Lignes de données
▼

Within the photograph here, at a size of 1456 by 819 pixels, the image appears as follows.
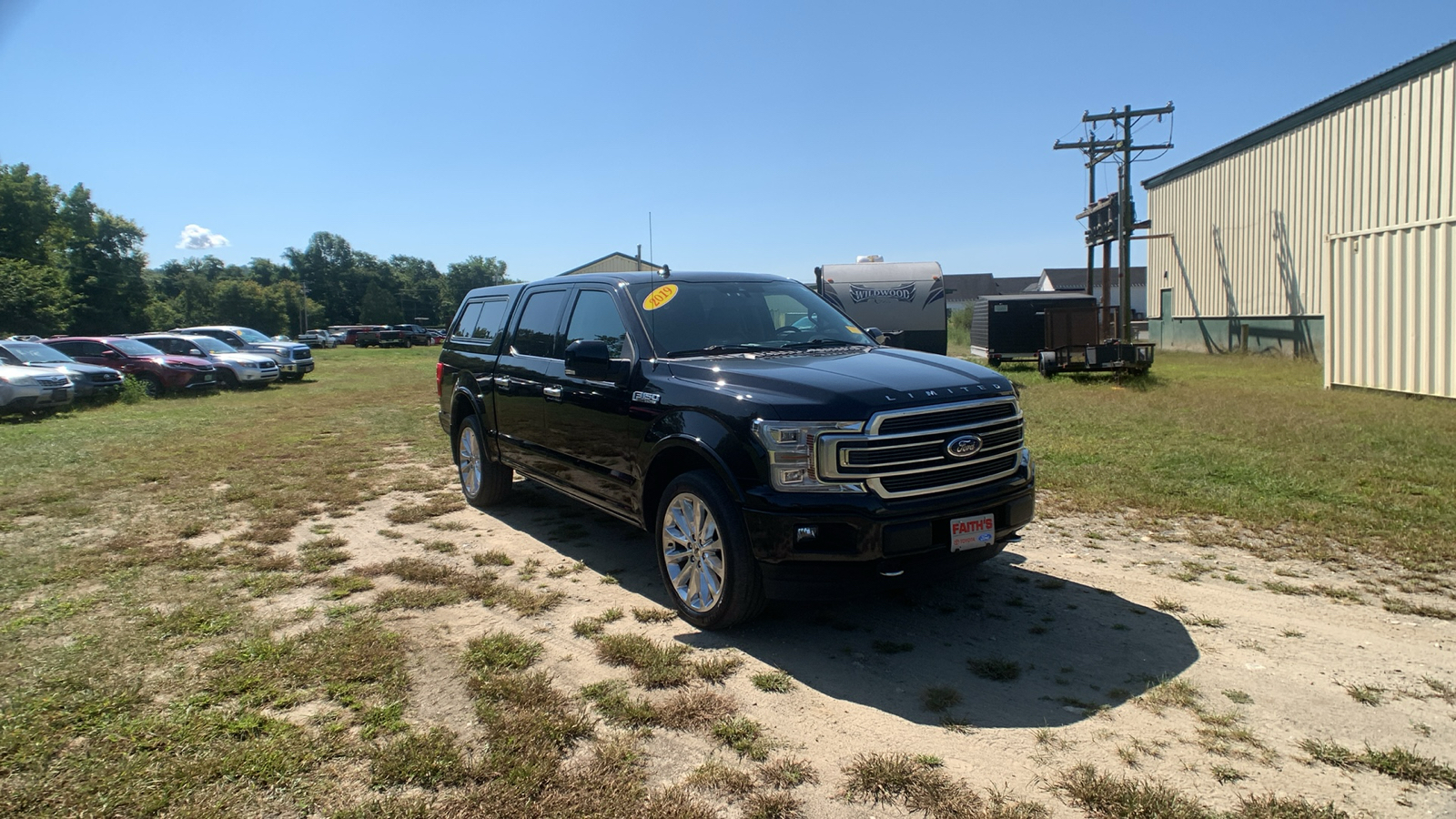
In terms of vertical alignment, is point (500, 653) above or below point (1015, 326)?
below

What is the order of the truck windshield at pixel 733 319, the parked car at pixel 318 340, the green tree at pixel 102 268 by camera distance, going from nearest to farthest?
the truck windshield at pixel 733 319
the green tree at pixel 102 268
the parked car at pixel 318 340

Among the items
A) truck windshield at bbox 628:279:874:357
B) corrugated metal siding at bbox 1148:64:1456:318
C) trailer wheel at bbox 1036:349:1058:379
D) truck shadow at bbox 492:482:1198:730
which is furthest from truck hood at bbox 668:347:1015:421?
trailer wheel at bbox 1036:349:1058:379

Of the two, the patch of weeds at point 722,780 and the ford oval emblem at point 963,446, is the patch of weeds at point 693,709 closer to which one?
the patch of weeds at point 722,780

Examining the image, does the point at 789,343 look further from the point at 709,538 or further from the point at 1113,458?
the point at 1113,458

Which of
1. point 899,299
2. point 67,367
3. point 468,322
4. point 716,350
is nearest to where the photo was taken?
point 716,350

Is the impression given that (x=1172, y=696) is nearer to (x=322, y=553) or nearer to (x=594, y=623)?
(x=594, y=623)

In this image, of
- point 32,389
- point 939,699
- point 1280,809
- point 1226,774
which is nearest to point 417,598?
point 939,699

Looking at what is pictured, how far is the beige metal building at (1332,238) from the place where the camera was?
44.4 ft

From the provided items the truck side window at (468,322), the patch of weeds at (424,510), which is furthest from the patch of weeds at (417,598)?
the truck side window at (468,322)

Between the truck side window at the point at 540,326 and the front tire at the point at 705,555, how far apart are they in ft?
6.44

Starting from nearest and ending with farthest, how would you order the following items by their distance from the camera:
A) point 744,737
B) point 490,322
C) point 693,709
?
point 744,737 < point 693,709 < point 490,322

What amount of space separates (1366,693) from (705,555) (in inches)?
114

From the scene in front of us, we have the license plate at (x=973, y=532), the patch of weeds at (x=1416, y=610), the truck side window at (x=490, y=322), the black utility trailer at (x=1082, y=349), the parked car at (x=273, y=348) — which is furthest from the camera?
the parked car at (x=273, y=348)

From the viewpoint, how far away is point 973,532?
160 inches
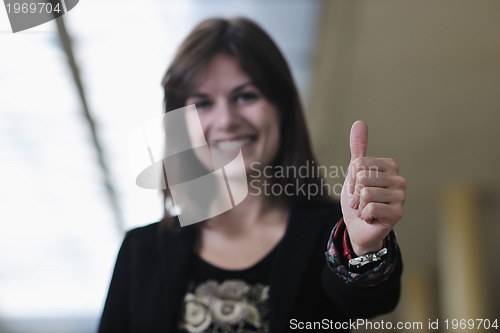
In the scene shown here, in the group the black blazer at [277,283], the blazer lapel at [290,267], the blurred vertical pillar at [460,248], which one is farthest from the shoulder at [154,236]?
the blurred vertical pillar at [460,248]

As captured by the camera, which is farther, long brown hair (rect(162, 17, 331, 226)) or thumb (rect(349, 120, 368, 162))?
long brown hair (rect(162, 17, 331, 226))

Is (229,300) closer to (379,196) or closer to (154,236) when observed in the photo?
(154,236)

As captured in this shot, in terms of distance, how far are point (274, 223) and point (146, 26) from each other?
2.73 ft

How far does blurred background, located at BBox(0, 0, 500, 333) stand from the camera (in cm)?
121

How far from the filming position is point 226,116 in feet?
1.41

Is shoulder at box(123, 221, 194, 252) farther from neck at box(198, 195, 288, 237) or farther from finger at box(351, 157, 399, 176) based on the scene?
finger at box(351, 157, 399, 176)

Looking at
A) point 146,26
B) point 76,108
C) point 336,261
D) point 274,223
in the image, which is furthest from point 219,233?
point 76,108

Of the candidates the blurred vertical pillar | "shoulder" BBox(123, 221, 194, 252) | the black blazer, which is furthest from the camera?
the blurred vertical pillar

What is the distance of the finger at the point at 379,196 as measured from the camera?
0.31 metres

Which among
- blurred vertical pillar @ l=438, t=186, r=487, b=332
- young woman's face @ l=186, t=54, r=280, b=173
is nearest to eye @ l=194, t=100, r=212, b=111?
young woman's face @ l=186, t=54, r=280, b=173

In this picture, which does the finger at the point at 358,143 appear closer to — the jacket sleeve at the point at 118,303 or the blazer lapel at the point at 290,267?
the blazer lapel at the point at 290,267

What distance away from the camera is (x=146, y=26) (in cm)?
120

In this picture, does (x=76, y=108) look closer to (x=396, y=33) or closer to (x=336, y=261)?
(x=396, y=33)

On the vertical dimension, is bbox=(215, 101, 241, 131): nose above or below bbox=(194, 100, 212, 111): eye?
below
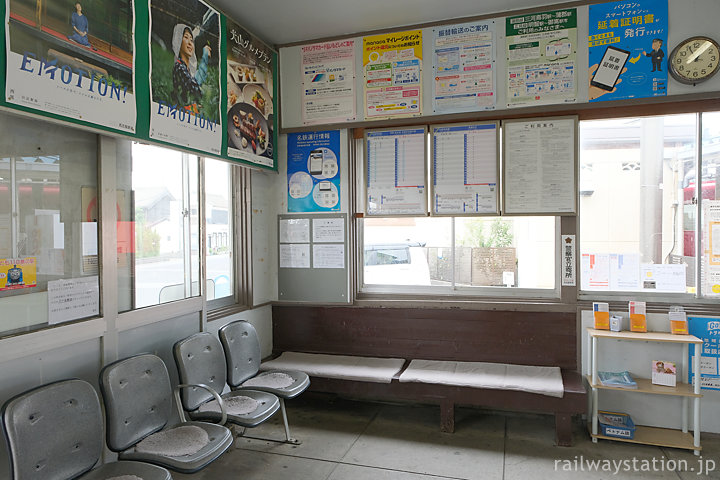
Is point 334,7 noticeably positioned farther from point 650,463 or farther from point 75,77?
point 650,463

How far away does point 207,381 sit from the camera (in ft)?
10.6

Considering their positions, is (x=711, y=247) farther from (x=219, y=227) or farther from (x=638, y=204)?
(x=219, y=227)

▲

VOTRE OBJECTIF:
Recopiez mot pour mot l'ensemble des enregistrements ci-dessus, en omettant les images.

RÉPONSE ATTENDUE:
Within the photograph here, at a size of 1456 by 819 pixels, the image appears as follows.
In terms of vertical alignment, is point (500, 653) above or below point (1015, 326)?
below

What is the order of the truck windshield at pixel 733 319, the parked car at pixel 318 340, the green tree at pixel 102 268 by camera distance, going from nearest to farthest?
the truck windshield at pixel 733 319
the green tree at pixel 102 268
the parked car at pixel 318 340

Among the items
A) truck windshield at bbox 628:279:874:357
B) corrugated metal siding at bbox 1148:64:1456:318
C) trailer wheel at bbox 1036:349:1058:379
D) truck shadow at bbox 492:482:1198:730
which is furthest from truck hood at bbox 668:347:1015:421?
trailer wheel at bbox 1036:349:1058:379

Of the two, the patch of weeds at point 722,780 and the ford oval emblem at point 963,446, is the patch of weeds at point 693,709 closer to which one?
the patch of weeds at point 722,780

Examining the image, does the point at 789,343 look further from the point at 709,538 or further from the point at 1113,458?
the point at 1113,458

Which of
1. point 899,299
2. point 67,367
3. point 468,322
4. point 716,350
is nearest to where the photo was taken?
point 716,350

Is the impression given that (x=1172, y=696) is nearer to (x=322, y=553) or nearer to (x=594, y=623)?
(x=594, y=623)

In this image, of
- point 32,389
- point 939,699
- point 1280,809
- point 1226,774
which is nearest to point 417,598?
point 939,699

Looking at what is pictured, how far is the beige metal building at (1332,238) from the place where the camera was?
44.4 ft

From the provided items the truck side window at (468,322), the patch of weeds at (424,510), which is furthest from the patch of weeds at (417,598)?
the truck side window at (468,322)

Between the truck side window at the point at 540,326 and the front tire at the point at 705,555, how far apart are they in ft?
6.44

Starting from nearest and ending with farthest, how would you order the following items by their distance from the camera:
A) point 744,737
B) point 490,322
C) point 693,709
?
point 744,737 < point 693,709 < point 490,322

What amount of space separates (1366,693) from (705,555) (in inches)?
114

From the scene in front of us, we have the license plate at (x=973, y=532), the patch of weeds at (x=1416, y=610), the truck side window at (x=490, y=322), the black utility trailer at (x=1082, y=349), the parked car at (x=273, y=348) — which is furthest from the camera?
the parked car at (x=273, y=348)

From the viewpoint, how far away is point 973,532?
160 inches
In the scene shown here, in the group the black blazer at [277,283], the blazer lapel at [290,267], the blurred vertical pillar at [460,248], which one is farthest from the shoulder at [154,236]?
the blurred vertical pillar at [460,248]

As captured by the camera, which is farther, long brown hair (rect(162, 17, 331, 226)) or thumb (rect(349, 120, 368, 162))?
long brown hair (rect(162, 17, 331, 226))

Is (229,300) closer to (379,196) or closer to (154,236) when observed in the photo?
(154,236)

As captured in this shot, in terms of distance, how far are point (274, 223) and point (146, 26) from each other?
2.73 ft

How far does blurred background, located at BBox(0, 0, 500, 333) stand from the camera (in cm)?
121

How far from the filming position is point 226,116 in feet?
1.41

Is shoulder at box(123, 221, 194, 252) farther from neck at box(198, 195, 288, 237) or farther from finger at box(351, 157, 399, 176) based on the scene?
finger at box(351, 157, 399, 176)

Looking at
A) point 146,26
B) point 76,108
C) point 336,261
D) point 274,223
in the image, which is furthest from point 219,233?
point 76,108

Of the candidates the blurred vertical pillar | "shoulder" BBox(123, 221, 194, 252) | the black blazer, which is furthest from the camera?
the blurred vertical pillar

What is the distance of the finger at the point at 379,196 as measured from the camera?
0.31 metres

Which among
- blurred vertical pillar @ l=438, t=186, r=487, b=332
- young woman's face @ l=186, t=54, r=280, b=173
is nearest to eye @ l=194, t=100, r=212, b=111?
young woman's face @ l=186, t=54, r=280, b=173

In this picture, which does the finger at the point at 358,143 appear closer to — the jacket sleeve at the point at 118,303 or the blazer lapel at the point at 290,267?
the blazer lapel at the point at 290,267

What distance away from the camera is (x=146, y=26) (in cm)?
120

In this picture, does (x=76, y=108) look closer to (x=396, y=33) or closer to (x=336, y=261)?
(x=396, y=33)

On the vertical dimension, is bbox=(215, 101, 241, 131): nose above or below bbox=(194, 100, 212, 111): eye?
below
Is point 334,7 noticeably positioned farther from point 650,463 or farther from point 75,77?
point 650,463

How far away does point 207,381 sit from the camera (in ft)?
10.6

Considering their positions, is (x=711, y=247) farther from (x=219, y=227) or farther from (x=638, y=204)?
(x=219, y=227)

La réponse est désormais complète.